100 Replies to “6 Chemical Reactions That Changed History”

  1. CIVILIZATION is the greatest game ever created by humans, agreed.
    Sorry just had to get that out there.
    Ummmm continue please. 😁

  2. These are the building blocks of life, they can create or destroy: Thats why we named getting along with someone on a an explosive or creative way Chemistry.

  3. Everything discussed here is undoubtedly important and influential, but your definition of "chemical reaction" is tenuous at best. Alloying and the Czochralski process, as I understand them, can't be considered chemical reactions by any stretch of the imagination, since one is essentially "dissolving" one metal in another, and the other is a process of crystal growth.

  4. To all those writing about this and that not being a chemical reaction: all chemical reactions have physical processes at their core. So in the end it is all physics hahaha

  5. Birth control pill is destroying the family,the family is the building block of society, no family=no society

  6. Gunpowder should've been on that list. As both a tool for warfare and as a propellant, it very definitely changed the course of human history…..

  7. Wait… bronze is just an alloy, so really just a solution and not a chemical reaction. Fermentation is a biological process, and the czokralsky process is a physical one. These aren't chemical reactions.

  8. Nobody thinks about the fact that our poop and pee is a very efficient and concentrated nutrient. 10 acres+ can easily be fertilized by you alone if used right

  9. hello, please review my translation for this video in Arabic. it is my native language and i translated it so i can play this video for my class. Thank you!

  10. Nuclear fission. It caused the most gruesome destruction and fear for the end of humanity.

    But, in the end, big serious nations are not waging wars among each other anymore exactly because nukes.

  11. Fischer-Trops reaction along with ammonia production are to blame or praise for the world we know today

  12. Lol the Have Bosh Process allows us to feed more people and also gives us better explosives she kill ourselfs with.

  13. I believe human beings are the only members of the animal kingdom with the ability to fix atmospheric nitrogen. Go us!

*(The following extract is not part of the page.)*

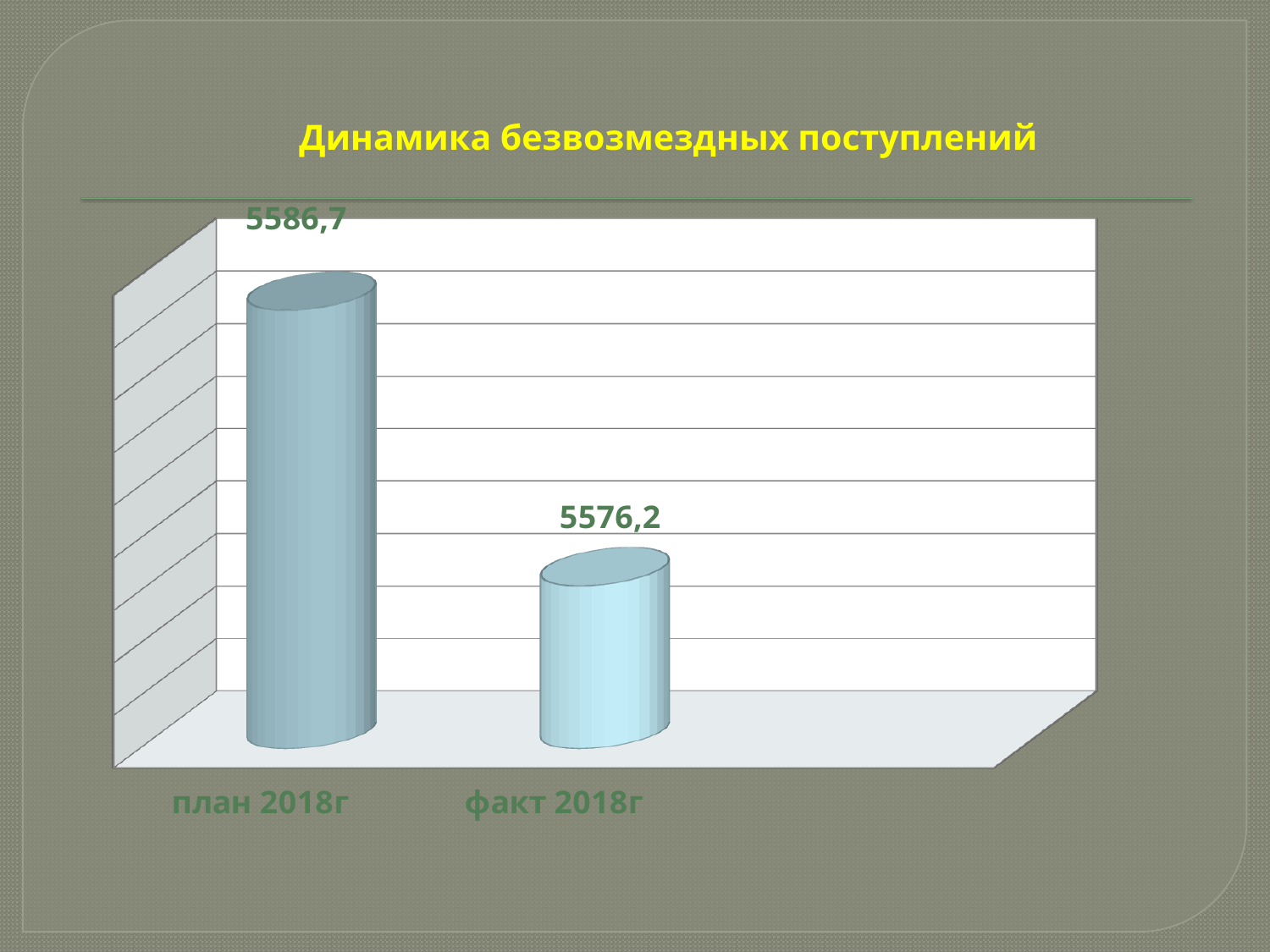
Which category has the highest value? план 2018г What is the value for план 2018г? 5586,7 What is the difference between the values for план 2018г and факт 2018г? 10,5 How many categories are shown in the chart? 2 What is the title of the chart? Динамика безвозмездных поступлений Which category has the lowest value? факт 2018г What kind of chart is shown on the slide? bar chart What is the label of the first category on the x axis? план 2018г What is the value for факт 2018г? 5576,2 Which is larger, the value for план 2018г or the value for факт 2018г? план 2018г Do the values rise or fall from план 2018г to факт 2018г? fall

  14. A normal conversation
    https://chrome.google.com/webstore/detail/threelly-ai-for-youtube/dfohlnjmjiipcppekkbhbabjbnikkibo

  15. Hands down the Haber process. First learned about it in High School. Made much of the 'roar' in the 'roaring 20s' possible. Got folks off of the farm as you didn't need as many people to work the land (the overall efficiency went through the roof) and made food a lot cheaper. So you could purchase illicit booze instead of oatmeal. The down side is that human population has and is exploding and because food is so very cheap nowadays, farmers and rancher can and do insist on governmental subsidies as the said foodstuffs are so very cheap — little or no real profit. Just smoke and mirrors.

  16. A generally nice video. But I have to take issue. Google (and therefore it must be right :0) describes a chemical reaction as: "a process that involves rearrangement of the molecular or ionic structure of a substance, as distinct from a change in physical form or a nuclear reaction." IMHO this doesn't apply to alloying, because the original metals and subsequent alloy don't have a molecular structure, just a repeating structure of atoms bound by non-local electrons in a conduction level. And certainly recrystallization of silicon doesn't fit this discription either.

  17. 3:47 Tablets dating from nearly 4.000 years ago show that, would you believe it, bathing WAS pretty high on the priority list.

  18. It's ok to speak properly: 1.56: 'If your ancesters hadn't figured out the chemistry of bronze they probably would have been conquered by someone who had.' It is such bad English that I had to switch it off.

  19. Glass. Glass is the most important. It's the foundation of chemistry. It can hold nearly every chemical, it's extremely durable, and it's transparent, so you're able to fully observe chemicals and chemical reactions inside of it from top to bottom. It's a necessity. Without glass we'd be sitting in straw and stone huts. The mixing of melted quartz crystal with lead was the single most important chemical reaction in history.